Set problem
Rewrite all of the entries below, substituting "viewer" for "camera" wherever it occurs and leaving everything else unchanged. Omit the pictures from the answer.

** Start of Input records **

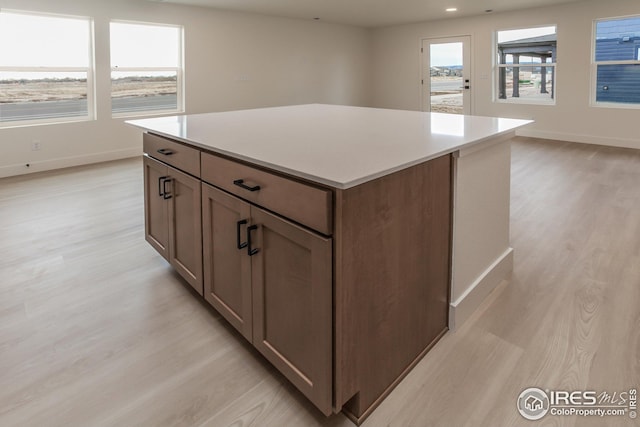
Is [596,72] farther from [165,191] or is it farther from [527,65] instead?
[165,191]

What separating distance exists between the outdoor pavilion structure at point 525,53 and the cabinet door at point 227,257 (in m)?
7.20

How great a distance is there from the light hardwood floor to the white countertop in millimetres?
812

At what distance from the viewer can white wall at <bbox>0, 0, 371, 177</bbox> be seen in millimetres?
5102

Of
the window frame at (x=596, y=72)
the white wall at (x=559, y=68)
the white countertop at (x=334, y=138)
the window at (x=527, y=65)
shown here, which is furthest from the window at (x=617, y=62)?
the white countertop at (x=334, y=138)

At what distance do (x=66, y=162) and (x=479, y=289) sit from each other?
5.24 meters

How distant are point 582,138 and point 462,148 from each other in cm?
631

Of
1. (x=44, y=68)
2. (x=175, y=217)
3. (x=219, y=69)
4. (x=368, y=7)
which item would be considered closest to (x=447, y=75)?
(x=368, y=7)

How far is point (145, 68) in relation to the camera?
19.4 ft

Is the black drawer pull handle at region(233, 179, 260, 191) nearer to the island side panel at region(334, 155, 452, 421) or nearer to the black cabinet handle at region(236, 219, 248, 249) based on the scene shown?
the black cabinet handle at region(236, 219, 248, 249)

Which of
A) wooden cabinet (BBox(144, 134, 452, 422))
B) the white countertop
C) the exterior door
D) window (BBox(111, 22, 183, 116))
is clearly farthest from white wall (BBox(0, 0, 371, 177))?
wooden cabinet (BBox(144, 134, 452, 422))

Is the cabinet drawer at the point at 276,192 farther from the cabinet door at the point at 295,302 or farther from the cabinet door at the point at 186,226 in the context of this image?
the cabinet door at the point at 186,226

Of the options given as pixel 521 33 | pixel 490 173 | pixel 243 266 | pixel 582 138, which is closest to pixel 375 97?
pixel 521 33

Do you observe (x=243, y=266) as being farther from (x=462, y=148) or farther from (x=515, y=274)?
(x=515, y=274)

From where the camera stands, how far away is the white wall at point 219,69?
16.7 feet
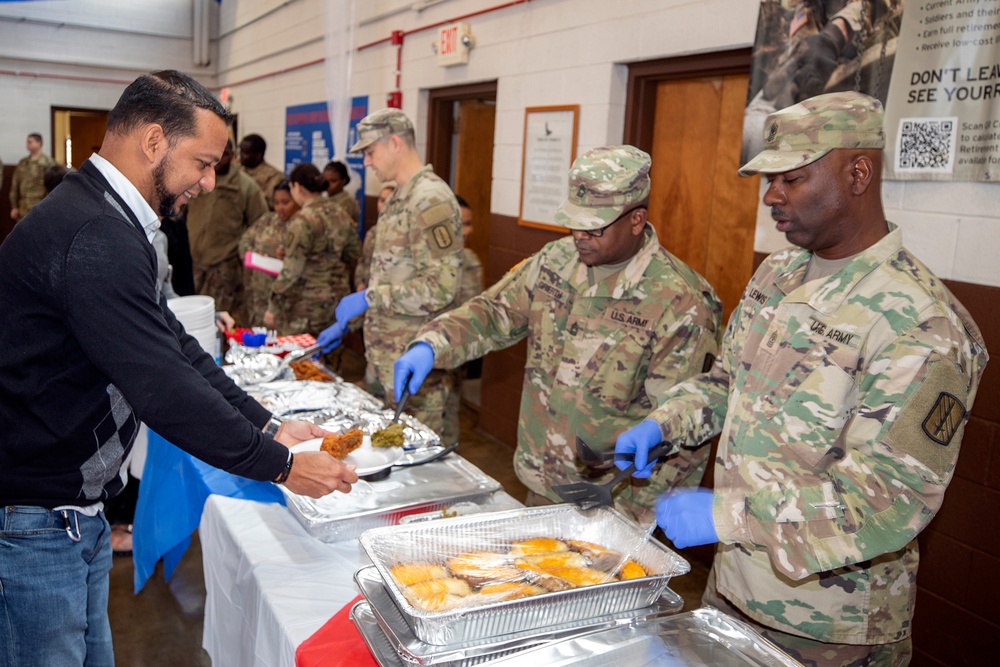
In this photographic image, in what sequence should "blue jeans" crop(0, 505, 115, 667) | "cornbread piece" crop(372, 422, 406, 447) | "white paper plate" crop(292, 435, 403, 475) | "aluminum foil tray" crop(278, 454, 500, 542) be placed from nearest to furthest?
"blue jeans" crop(0, 505, 115, 667) < "aluminum foil tray" crop(278, 454, 500, 542) < "white paper plate" crop(292, 435, 403, 475) < "cornbread piece" crop(372, 422, 406, 447)

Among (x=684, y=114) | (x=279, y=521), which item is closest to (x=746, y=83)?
(x=684, y=114)

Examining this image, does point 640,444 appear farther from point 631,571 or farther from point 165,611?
point 165,611

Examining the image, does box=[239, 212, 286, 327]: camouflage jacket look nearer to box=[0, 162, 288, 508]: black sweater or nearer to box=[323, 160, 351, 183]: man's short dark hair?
box=[323, 160, 351, 183]: man's short dark hair

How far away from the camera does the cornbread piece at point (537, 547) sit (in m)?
1.38

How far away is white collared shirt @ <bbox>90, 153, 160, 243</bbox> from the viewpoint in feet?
4.33

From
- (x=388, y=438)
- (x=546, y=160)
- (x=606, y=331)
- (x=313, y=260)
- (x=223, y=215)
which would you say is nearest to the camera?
(x=388, y=438)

** End of Input records **

Solution to this problem
Is [596,72] farther from [165,191] or is it farther from [527,65] instead?
[165,191]

What separating distance exists between the outdoor pavilion structure at point 525,53 and the cabinet door at point 227,257 (in m)?
7.20

How great a distance is there from the light hardwood floor to the white countertop in millimetres?
812

At what distance from the viewer can white wall at <bbox>0, 0, 371, 177</bbox> be seen in millimetres?
5102

Of
the window frame at (x=596, y=72)
the white wall at (x=559, y=68)
the white countertop at (x=334, y=138)
the window at (x=527, y=65)
shown here, which is furthest from the window at (x=617, y=62)?
the white countertop at (x=334, y=138)

At what distance do (x=66, y=162) and (x=479, y=289) sit from each other?
5.24 meters

How distant are point 582,138 and point 462,148 from each other in cm?
631

Of
1. (x=44, y=68)
2. (x=175, y=217)
3. (x=219, y=69)
4. (x=368, y=7)
which item would be considered closest to (x=447, y=75)?
(x=368, y=7)

How far is point (145, 68) in relation to the viewer?
19.4 ft

Is the black drawer pull handle at region(233, 179, 260, 191) nearer to the island side panel at region(334, 155, 452, 421) or nearer to the black cabinet handle at region(236, 219, 248, 249) based on the scene shown?
the black cabinet handle at region(236, 219, 248, 249)

Which of
A) wooden cabinet (BBox(144, 134, 452, 422))
B) the white countertop
C) the exterior door
D) window (BBox(111, 22, 183, 116))
is clearly farthest from white wall (BBox(0, 0, 371, 177))?
wooden cabinet (BBox(144, 134, 452, 422))

Is the cabinet drawer at the point at 276,192 farther from the cabinet door at the point at 295,302 or farther from the cabinet door at the point at 186,226 in the context of this image?
the cabinet door at the point at 186,226

Of the options given as pixel 521 33 | pixel 490 173 | pixel 243 266 | pixel 582 138, which is closest to pixel 375 97?
pixel 521 33

Do you observe (x=243, y=266) as being farther from (x=462, y=148) or farther from (x=515, y=274)?
(x=515, y=274)

From where the viewer stands, how far away is the white wall at point 219,69?
16.7 feet
In this photographic image, in what sequence should "blue jeans" crop(0, 505, 115, 667) | "cornbread piece" crop(372, 422, 406, 447) | "white paper plate" crop(292, 435, 403, 475) | "aluminum foil tray" crop(278, 454, 500, 542) be placed from nearest to furthest?
"blue jeans" crop(0, 505, 115, 667) < "aluminum foil tray" crop(278, 454, 500, 542) < "white paper plate" crop(292, 435, 403, 475) < "cornbread piece" crop(372, 422, 406, 447)

Among (x=684, y=114) | (x=279, y=521), which item is closest to (x=746, y=83)?
(x=684, y=114)

Examining this image, does point 640,444 appear farther from point 631,571 or farther from point 165,611?
point 165,611

Examining the image, does box=[239, 212, 286, 327]: camouflage jacket look nearer to box=[0, 162, 288, 508]: black sweater or nearer to box=[323, 160, 351, 183]: man's short dark hair?
box=[323, 160, 351, 183]: man's short dark hair

How far away from the viewer does the cornbread piece at point (537, 547) sit (in m)?
1.38

How far away is white collared shirt @ <bbox>90, 153, 160, 243</bbox> from the viewpoint in feet?
4.33

From
- (x=388, y=438)
- (x=546, y=160)
- (x=606, y=331)
- (x=313, y=260)
- (x=223, y=215)
which would you say is nearest to the viewer?
(x=388, y=438)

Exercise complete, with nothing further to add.